■ Arbeitsauftrag
Führen Sie den Textauszug über Buddhismus, Ethik und das Klosterleben im Anschluss an seinen letzten Satz weiter.

■ Quellenauszug

Wir haben ja auch die Fragen der alternativen Wahrheiten, der Ethik. Was bewegt die Leute? Wie weit kann man etwas behaupten, was überhaupt nicht stimmt? Was macht das mit den Menschen? Wie gehen wir mit den Mitmenschen, der Umwelt um? Vielleicht gehen viele der jungen Menschen jetzt auf die Straße, weil es hip ist oder modern, aber einige kommen schon ins Grübeln und haben Sorgen um ihre Zukunft. Für uns ist die Nächstenliebe, das Mitgefühl, das Friedliche einfach sehr, sehr wichtig. Wenn so eine Lebensphilosophie und Religion, die ja der Buddhismus ist, nicht authentisch ist, springen die Leute ab. Wir haben ja auch schon Skandale gehabt und da machen wir uns große Sorgen. Auch weil wir das Kloster aufbauen und hier Nonnen leben und es ein monastisches Leben gibt, das wichtig ist und eingehalten werden muss. Und dass man auch erklärt, worum es eigentlich geht. Aber wenn die Laien und Laiinnen den Unterschied nicht mehr verstehen zwischen ihnen und uns und da Geld gescheffelt, in Saus und Braus gelebt wird oder sexuelle Übergriffe stattfinden und es in den unethischen Bereich hineingeht und die Machtproblematik aufkommt, dann wird es gefährlich. Die Kirchen stecken ja jetzt voll in dieser Problematik. Ich habe großen Respekt vor Papst Franziskus, aber er allein wird es nicht schaffen.

■ Datensätze
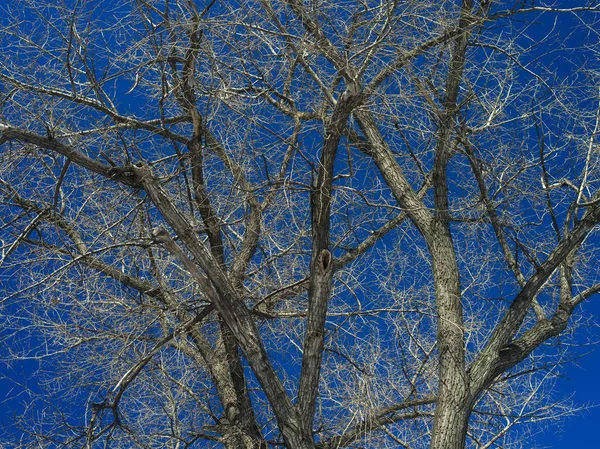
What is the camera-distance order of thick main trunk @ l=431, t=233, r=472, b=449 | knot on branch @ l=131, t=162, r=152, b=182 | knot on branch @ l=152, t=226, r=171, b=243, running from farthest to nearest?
thick main trunk @ l=431, t=233, r=472, b=449 < knot on branch @ l=131, t=162, r=152, b=182 < knot on branch @ l=152, t=226, r=171, b=243

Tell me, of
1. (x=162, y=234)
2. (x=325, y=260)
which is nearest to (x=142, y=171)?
(x=162, y=234)

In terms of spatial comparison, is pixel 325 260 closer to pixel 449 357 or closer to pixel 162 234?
pixel 162 234

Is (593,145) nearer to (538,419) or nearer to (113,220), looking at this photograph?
(538,419)

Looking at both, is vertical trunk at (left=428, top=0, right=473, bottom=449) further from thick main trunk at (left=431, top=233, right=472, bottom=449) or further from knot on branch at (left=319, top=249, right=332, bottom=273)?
knot on branch at (left=319, top=249, right=332, bottom=273)

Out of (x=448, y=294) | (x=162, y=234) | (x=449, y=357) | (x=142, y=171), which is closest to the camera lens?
(x=162, y=234)

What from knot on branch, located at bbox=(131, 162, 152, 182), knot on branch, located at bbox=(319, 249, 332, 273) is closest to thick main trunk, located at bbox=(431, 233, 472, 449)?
knot on branch, located at bbox=(319, 249, 332, 273)

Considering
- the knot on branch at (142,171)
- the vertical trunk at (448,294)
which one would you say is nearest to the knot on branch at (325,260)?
the vertical trunk at (448,294)

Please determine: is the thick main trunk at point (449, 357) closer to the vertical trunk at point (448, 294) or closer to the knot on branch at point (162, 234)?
the vertical trunk at point (448, 294)

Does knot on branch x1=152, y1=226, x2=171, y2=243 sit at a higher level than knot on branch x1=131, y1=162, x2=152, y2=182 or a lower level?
lower

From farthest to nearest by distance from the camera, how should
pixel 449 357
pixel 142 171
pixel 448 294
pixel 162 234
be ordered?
pixel 448 294, pixel 449 357, pixel 142 171, pixel 162 234

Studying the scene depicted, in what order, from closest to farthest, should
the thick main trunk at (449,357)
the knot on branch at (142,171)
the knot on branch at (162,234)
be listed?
the knot on branch at (162,234) < the knot on branch at (142,171) < the thick main trunk at (449,357)

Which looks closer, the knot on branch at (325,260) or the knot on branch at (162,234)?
the knot on branch at (162,234)

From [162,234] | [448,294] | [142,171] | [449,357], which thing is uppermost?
[142,171]

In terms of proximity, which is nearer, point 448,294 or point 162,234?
point 162,234
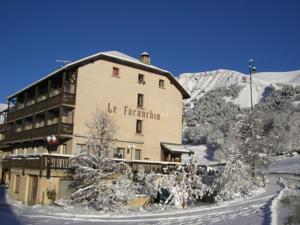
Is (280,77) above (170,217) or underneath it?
above

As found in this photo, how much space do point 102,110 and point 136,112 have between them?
4083 mm

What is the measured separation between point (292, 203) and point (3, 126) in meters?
46.7

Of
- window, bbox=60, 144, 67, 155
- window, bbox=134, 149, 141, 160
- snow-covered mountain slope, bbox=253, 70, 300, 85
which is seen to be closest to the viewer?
window, bbox=60, 144, 67, 155

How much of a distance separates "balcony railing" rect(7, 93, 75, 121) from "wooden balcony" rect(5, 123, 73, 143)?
2014 millimetres

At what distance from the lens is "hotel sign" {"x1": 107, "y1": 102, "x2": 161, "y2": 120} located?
3576 cm

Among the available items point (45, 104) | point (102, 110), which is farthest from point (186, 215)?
point (45, 104)

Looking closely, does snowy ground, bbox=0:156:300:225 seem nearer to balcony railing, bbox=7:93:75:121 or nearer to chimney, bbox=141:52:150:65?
balcony railing, bbox=7:93:75:121

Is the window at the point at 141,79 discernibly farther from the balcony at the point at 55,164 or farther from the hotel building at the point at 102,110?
the balcony at the point at 55,164

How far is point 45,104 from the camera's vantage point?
119ft

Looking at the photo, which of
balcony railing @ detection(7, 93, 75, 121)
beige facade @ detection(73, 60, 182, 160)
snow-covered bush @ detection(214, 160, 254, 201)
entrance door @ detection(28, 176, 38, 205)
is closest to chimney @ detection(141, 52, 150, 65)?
beige facade @ detection(73, 60, 182, 160)

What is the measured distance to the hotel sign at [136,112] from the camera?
117 ft

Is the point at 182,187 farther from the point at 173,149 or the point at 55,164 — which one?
the point at 173,149

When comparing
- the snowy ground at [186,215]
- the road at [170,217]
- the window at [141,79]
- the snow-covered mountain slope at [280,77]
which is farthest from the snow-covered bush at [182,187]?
the snow-covered mountain slope at [280,77]

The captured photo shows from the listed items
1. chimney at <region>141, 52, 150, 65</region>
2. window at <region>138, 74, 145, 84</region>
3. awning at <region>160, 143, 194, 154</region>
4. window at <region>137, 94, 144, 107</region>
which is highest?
chimney at <region>141, 52, 150, 65</region>
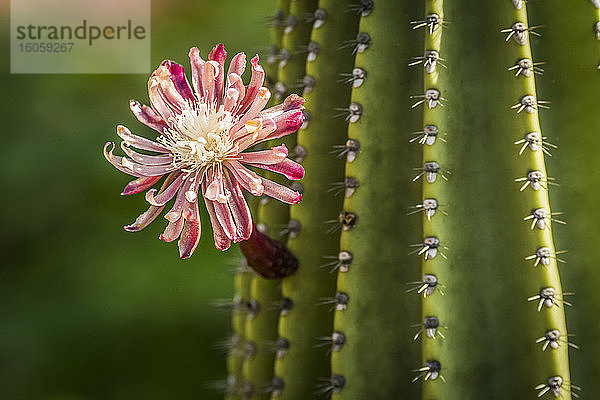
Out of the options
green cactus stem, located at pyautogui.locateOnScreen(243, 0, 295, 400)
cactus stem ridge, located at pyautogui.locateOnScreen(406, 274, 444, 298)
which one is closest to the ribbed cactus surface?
cactus stem ridge, located at pyautogui.locateOnScreen(406, 274, 444, 298)

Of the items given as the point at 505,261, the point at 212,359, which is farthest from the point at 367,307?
the point at 212,359

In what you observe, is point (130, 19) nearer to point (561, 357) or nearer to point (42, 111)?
point (42, 111)

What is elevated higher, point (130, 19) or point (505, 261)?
point (130, 19)

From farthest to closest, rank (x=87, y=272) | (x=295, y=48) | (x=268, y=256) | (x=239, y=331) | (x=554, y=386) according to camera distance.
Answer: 1. (x=87, y=272)
2. (x=239, y=331)
3. (x=295, y=48)
4. (x=268, y=256)
5. (x=554, y=386)

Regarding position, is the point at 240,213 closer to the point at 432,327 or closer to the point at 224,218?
the point at 224,218

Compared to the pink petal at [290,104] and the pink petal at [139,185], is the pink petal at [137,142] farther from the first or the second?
the pink petal at [290,104]

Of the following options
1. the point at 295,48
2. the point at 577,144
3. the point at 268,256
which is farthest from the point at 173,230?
the point at 577,144
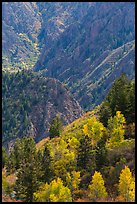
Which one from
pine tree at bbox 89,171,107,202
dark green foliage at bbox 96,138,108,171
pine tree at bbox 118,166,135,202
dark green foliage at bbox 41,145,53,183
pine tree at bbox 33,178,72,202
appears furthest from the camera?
dark green foliage at bbox 41,145,53,183

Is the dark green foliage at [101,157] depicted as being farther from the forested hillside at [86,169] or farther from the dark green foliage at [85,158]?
the dark green foliage at [85,158]

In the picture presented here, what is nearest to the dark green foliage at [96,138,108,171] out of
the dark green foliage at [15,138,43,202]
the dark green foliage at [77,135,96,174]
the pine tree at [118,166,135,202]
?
the dark green foliage at [77,135,96,174]

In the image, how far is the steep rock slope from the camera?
158625 mm

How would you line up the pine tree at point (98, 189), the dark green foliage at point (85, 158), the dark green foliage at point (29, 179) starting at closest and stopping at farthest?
the pine tree at point (98, 189) → the dark green foliage at point (29, 179) → the dark green foliage at point (85, 158)

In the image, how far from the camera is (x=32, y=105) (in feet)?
555

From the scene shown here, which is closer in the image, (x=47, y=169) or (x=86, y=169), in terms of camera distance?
(x=47, y=169)

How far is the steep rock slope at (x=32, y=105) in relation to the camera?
159 metres

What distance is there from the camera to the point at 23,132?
157 meters

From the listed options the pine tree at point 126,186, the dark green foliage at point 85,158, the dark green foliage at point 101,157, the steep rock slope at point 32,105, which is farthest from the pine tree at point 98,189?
the steep rock slope at point 32,105

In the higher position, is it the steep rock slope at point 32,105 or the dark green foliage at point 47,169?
the steep rock slope at point 32,105

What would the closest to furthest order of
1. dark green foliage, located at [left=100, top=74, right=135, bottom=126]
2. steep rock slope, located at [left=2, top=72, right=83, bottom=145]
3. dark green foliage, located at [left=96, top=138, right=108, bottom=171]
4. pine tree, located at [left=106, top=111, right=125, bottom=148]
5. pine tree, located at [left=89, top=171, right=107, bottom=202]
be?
1. pine tree, located at [left=89, top=171, right=107, bottom=202]
2. dark green foliage, located at [left=96, top=138, right=108, bottom=171]
3. pine tree, located at [left=106, top=111, right=125, bottom=148]
4. dark green foliage, located at [left=100, top=74, right=135, bottom=126]
5. steep rock slope, located at [left=2, top=72, right=83, bottom=145]

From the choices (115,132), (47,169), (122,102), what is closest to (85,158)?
(47,169)

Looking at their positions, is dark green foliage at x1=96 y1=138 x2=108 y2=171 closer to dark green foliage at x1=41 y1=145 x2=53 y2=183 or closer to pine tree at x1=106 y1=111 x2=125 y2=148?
pine tree at x1=106 y1=111 x2=125 y2=148

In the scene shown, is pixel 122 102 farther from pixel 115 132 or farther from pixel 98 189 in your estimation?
pixel 98 189
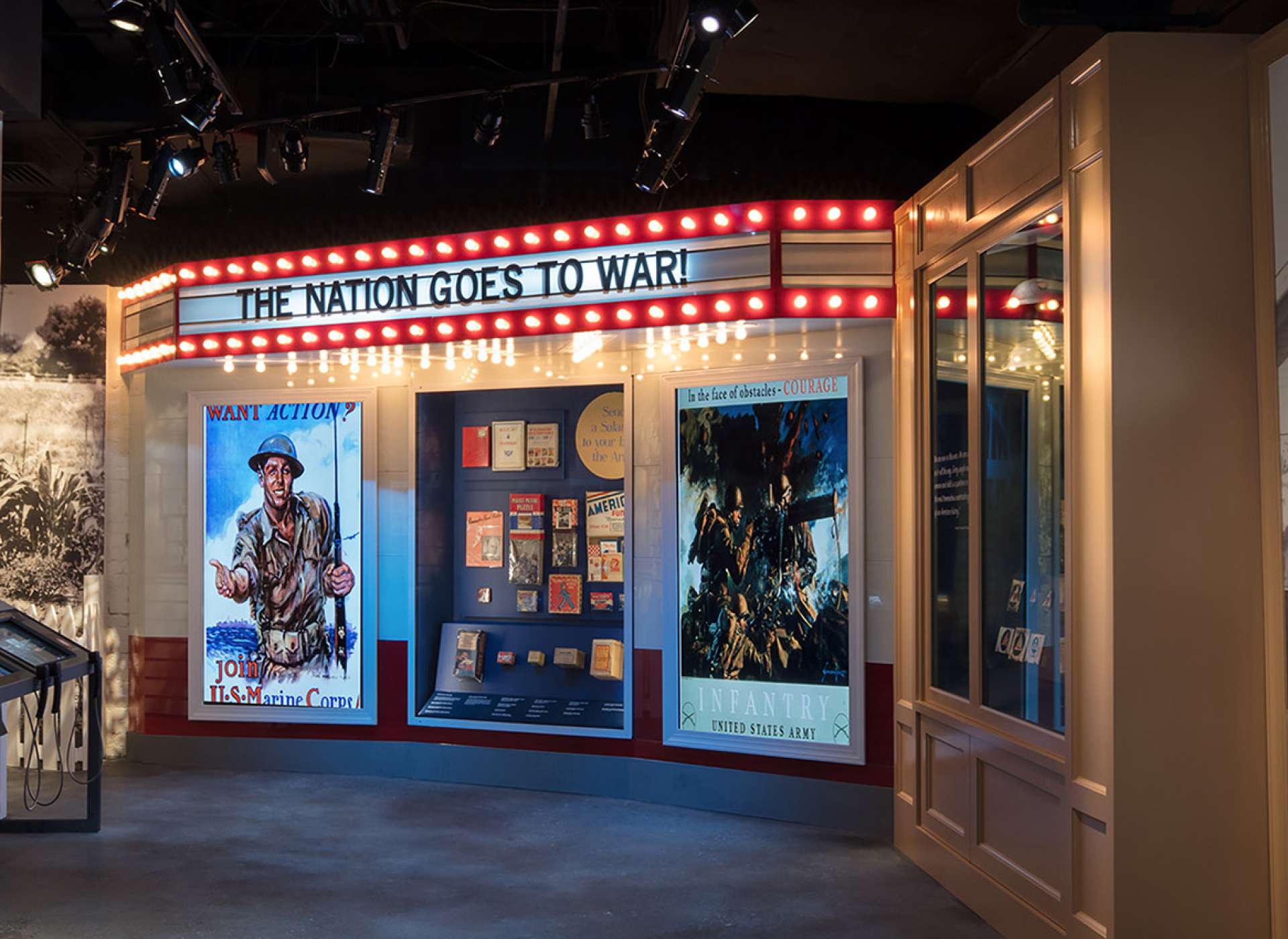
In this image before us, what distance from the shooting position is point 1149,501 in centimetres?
444

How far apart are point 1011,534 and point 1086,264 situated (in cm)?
129

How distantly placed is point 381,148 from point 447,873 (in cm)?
427

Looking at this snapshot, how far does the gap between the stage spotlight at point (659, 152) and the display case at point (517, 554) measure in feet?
4.75

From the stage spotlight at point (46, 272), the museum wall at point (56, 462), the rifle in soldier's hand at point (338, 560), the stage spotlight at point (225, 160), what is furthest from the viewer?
the museum wall at point (56, 462)

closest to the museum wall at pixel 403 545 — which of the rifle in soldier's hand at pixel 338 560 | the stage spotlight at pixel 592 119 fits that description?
the rifle in soldier's hand at pixel 338 560

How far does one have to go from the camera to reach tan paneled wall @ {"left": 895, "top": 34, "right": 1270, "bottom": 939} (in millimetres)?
4363

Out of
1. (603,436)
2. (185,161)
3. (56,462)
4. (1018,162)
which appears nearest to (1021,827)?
(1018,162)

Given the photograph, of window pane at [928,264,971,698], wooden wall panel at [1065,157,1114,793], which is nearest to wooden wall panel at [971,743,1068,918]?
wooden wall panel at [1065,157,1114,793]

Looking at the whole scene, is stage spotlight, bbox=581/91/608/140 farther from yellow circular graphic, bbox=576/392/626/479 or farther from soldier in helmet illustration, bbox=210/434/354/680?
soldier in helmet illustration, bbox=210/434/354/680

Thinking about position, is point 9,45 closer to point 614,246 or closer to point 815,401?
point 614,246

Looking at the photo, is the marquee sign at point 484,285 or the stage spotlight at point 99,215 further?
the stage spotlight at point 99,215

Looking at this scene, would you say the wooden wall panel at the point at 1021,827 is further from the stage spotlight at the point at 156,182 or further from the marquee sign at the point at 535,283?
the stage spotlight at the point at 156,182

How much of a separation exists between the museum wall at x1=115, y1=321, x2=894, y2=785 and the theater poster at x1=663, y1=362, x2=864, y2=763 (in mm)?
109

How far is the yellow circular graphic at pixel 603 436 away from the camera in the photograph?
8492 mm
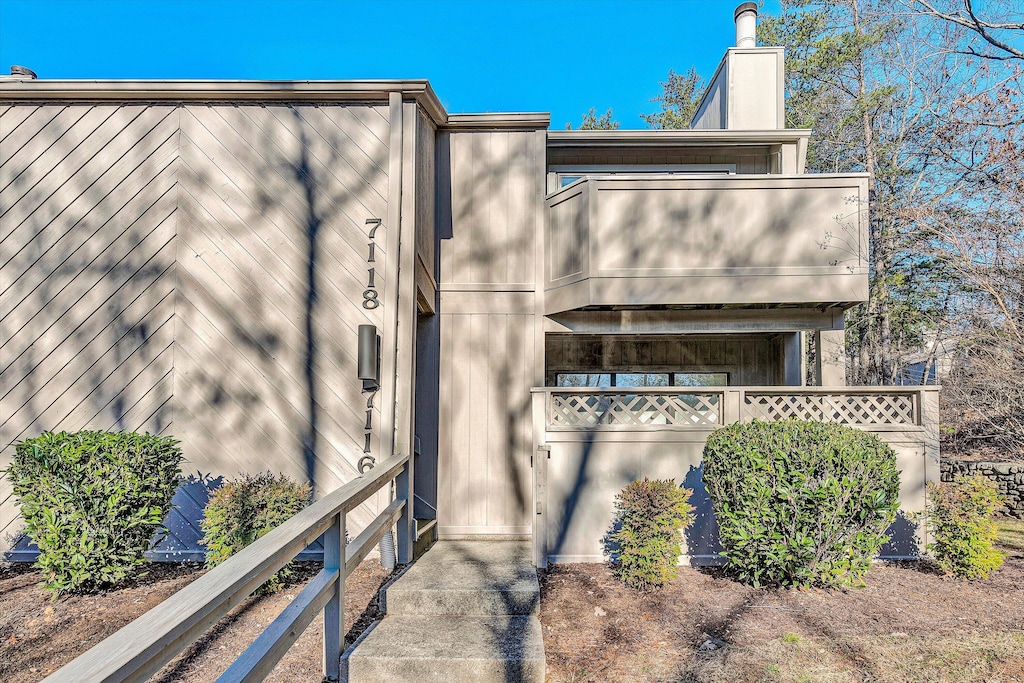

■ Lösung
© Tonia Christie
Welche Bedeutung haben ihre Buddhistischen Namen?
Ehrw. Namgyäl Chökyi:
Wenn wir uns entscheiden, in die Hauslosigkeit zu gehen, denn das ist ja das, was wir machen, uns abwenden vom Weltlichen, dann bekommen wir andere Kleider, die Haare werden geschnitten und wir kriegen auch einen neuen Namen. Der zivile Name erscheint bei mir jetzt noch im Pass, aber bei der Einwohnerbehörde ist mein anderer Name erklärt, neben dem weltlichen Namen. Man hat sozusagen eine andere Identität. Mein Name, Namgyäl Chökyi ist tibetisch. Namgyäl bedeutet siegreich und Chökyi glücklich. Siegreich und glücklich in Buddha Dharma. Und das bin ich auch.
Ayya Sucinta:
Ich komme von der anderen, frühen buddhistischen Tradition, die Theravada genannt wird. Mein Name kommt aus der Pali-Sprache. (Pali gilt als alte historische Sprache Indiens, in der auch Buddhas Worte und Schriften (Sutren) verfasst wurden). Mein Lehrer, der aus Sri Lanka stammt, hat mir, als ich Samaneri, also als ich Novizin wurde, den Namen Sucinta gegeben. Su heißt immer in der Kombination mit einem Namen gut und Cinta heißt Denken. Also gutes Denken. Ayya ist ein Ehrentitel.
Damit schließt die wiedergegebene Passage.